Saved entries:

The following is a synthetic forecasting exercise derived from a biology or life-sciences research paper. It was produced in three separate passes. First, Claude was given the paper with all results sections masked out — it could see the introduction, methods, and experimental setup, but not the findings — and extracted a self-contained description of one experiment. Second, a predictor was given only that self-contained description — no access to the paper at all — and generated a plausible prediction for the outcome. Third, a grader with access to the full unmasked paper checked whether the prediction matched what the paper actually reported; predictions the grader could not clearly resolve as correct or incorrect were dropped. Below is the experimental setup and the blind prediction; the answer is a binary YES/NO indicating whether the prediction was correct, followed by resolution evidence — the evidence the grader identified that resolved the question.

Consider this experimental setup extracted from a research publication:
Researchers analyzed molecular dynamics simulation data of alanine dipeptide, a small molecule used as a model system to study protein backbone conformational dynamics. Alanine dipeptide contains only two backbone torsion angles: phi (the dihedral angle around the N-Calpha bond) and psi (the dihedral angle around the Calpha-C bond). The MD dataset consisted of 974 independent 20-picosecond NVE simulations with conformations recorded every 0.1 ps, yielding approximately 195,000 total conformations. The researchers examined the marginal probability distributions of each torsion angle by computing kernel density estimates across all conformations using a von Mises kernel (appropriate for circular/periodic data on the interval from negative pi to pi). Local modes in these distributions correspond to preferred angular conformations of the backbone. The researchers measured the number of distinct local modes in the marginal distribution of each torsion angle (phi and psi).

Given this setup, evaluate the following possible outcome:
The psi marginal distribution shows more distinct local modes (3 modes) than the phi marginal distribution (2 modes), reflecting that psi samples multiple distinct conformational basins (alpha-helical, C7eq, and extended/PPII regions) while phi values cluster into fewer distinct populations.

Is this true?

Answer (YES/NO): NO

§ Exercise instructions
The answer must reproduce every record exactly.

§ Exercise output
The following is a synthetic forecasting exercise derived from a biology or life-sciences research paper. It was produced in three separate passes. First, Claude was given the paper with all results sections masked out — it could see the introduction, methods, and experimental setup, but not the findings — and extracted a self-contained description of one experiment. Second, a predictor was given only that self-contained description — no access to the paper at all — and generated a plausible prediction for the outcome. Third, a grader with access to the full unmasked paper checked whether the prediction matched what the paper actually reported; predictions the grader could not clearly resolve as correct or incorrect were dropped. Below is the experimental setup and the blind prediction; the answer is a binary YES/NO indicating whether the prediction was correct, followed by resolution evidence — the evidence the grader identified that resolved the question.

Consider this experimental setup extracted from a research publication:
Researchers analyzed molecular dynamics simulation data of alanine dipeptide, a small molecule used as a model system to study protein backbone conformational dynamics. Alanine dipeptide contains only two backbone torsion angles: phi (the dihedral angle around the N-Calpha bond) and psi (the dihedral angle around the Calpha-C bond). The MD dataset consisted of 974 independent 20-picosecond NVE simulations with conformations recorded every 0.1 ps, yielding approximately 195,000 total conformations. The researchers examined the marginal probability distributions of each torsion angle by computing kernel density estimates across all conformations using a von Mises kernel (appropriate for circular/periodic data on the interval from negative pi to pi). Local modes in these distributions correspond to preferred angular conformations of the backbone. The researchers measured the number of distinct local modes in the marginal distribution of each torsion angle (phi and psi).

Given this setup, evaluate the following possible outcome:
The psi marginal distribution shows more distinct local modes (3 modes) than the phi marginal distribution (2 modes), reflecting that psi samples multiple distinct conformational basins (alpha-helical, C7eq, and extended/PPII regions) while phi values cluster into fewer distinct populations.

Is this true?

Answer (YES/NO): NO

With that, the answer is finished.